DARPA has big plans for the Moon. (Credit: NASA)


The Defense Advanced Research Projects Agency (DARPA) has released a "field guide" for the commercialization of the Moon. This is an odd sentence to write since, of course, DARPA classically makes weapons systems and other technologies that have at least some military application. From GPS to the Internet, civilian applications have always been offshoots of military projects.

In this case, the agency is "leveraging its expertise to explore the economic potential of the Moon." It's unusual to see no attempt to pretend the plan is primarily about defense; just as strange is the open admission that the military's advanced research arm employs at least some researchers to focus on entirely economic plans. This is coming at a time when the United States' actual civilian space agency budget is being cut ferociously. Military-industrial complex, indeed.

Regardless, the field guide summarizes DARPA's path toward achieving its ambitious 10-Year Lunar Architecture (LunA-10) plan. It ranges from infrastructure plans for things like 24-hour power generation on the Moon's surface to more domestic concerns, like the expenses associated with space insurance. They really go on about the insurance part, actually.



moon with lights of development  Credit: DARPA/Air University


Throughout the document, the plan seems to struggle to justify its own existence, openly noting that early commercial applications for the Moon are difficult to imagine. One of the study's authors even told Space.com that "mining is at the center, and that's the best guess at the moment. The question is, 'What are we mining, what is its concentration, and is it actually economically viable?'"

These are not questions being asked about a plan to determine whether to build on the Moon, but about the concrete plan to do so. With so much investment needed to begin this project, we would hope for a more convincing argument as to why we should do it.

It's a paltry enough justification that it requires us to ask whether this actually is intended for secret military applications, though the current military culture certainly hasn't shied away from openly admitting its plans for military expansion in any other context. It's just as likely that the plan's flimsiness is due to the fact that they chose the Moon as a target not for its actual potential, but for its ability to act as a political reference to the Apollo program—and a deeply ingrained image of American greatness.

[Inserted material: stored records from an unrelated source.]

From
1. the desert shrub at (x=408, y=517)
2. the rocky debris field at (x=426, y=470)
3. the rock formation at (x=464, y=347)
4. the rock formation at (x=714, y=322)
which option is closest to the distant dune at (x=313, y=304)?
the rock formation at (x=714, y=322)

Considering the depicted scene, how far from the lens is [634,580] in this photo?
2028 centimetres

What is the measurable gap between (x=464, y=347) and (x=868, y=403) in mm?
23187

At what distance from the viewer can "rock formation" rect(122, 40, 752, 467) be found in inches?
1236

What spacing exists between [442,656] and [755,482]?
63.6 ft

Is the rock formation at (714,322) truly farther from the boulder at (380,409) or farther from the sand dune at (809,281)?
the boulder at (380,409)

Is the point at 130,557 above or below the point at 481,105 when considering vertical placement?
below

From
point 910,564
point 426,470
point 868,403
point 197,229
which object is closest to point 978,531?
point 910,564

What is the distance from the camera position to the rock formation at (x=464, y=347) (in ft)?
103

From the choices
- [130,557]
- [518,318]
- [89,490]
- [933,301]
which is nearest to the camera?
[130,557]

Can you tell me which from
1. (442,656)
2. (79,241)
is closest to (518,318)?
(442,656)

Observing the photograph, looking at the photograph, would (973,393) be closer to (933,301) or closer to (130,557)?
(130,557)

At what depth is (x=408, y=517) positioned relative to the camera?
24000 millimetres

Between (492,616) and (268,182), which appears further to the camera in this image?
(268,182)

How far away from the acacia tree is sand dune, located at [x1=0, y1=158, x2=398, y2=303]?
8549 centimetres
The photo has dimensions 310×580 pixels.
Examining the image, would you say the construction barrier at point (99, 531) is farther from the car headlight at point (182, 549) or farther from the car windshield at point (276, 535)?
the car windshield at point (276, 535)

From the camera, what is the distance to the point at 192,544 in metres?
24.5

The document ends its summary section with this statement: "America is going back to the Moon." This belief, in a vacuum and with very little justification, seems to be what led to the reverse-engineering of this study as a means to justify doing what they've already decided to do.



darpa moon mining vehicles sketch  Which imaginary lunar mining vehicle is your favorite? I like the imaginary moon bulldozer, it's the cutest. Credit: DARPA/Air University


There's also an odd lack of discussion of follow-on monetization of the moon. In particular, nothing is said about using the Moon as a staging area for asteroid mining operations, though asteroids have historically been assumed to be a much more lucrative target for space mining than the Moon itself.

Admittedly, DARPA's document is a fun read. It's over 200 pages, and chock full of wild imaginings about a lunar surface teeming with DARPA-made robots. There will be regolith hauler trucks and verticalized solar farms. There will be a high-speed rail system for transport, and enormous landing pads for heavy-lift rockets.

It also has about as much real data as it can figure out how to include, mainly related to the Moon's capacity for development and proof about how certain technologies would work on the lunar surface. It really is very interesting, but even at its most mathematical, it visibly struggles to seem more important than that.

It seems unlikely that this wish-casting about lunar development will come to fruition. If anything, it's a good example of the US government's current relationship to space—and to science in general.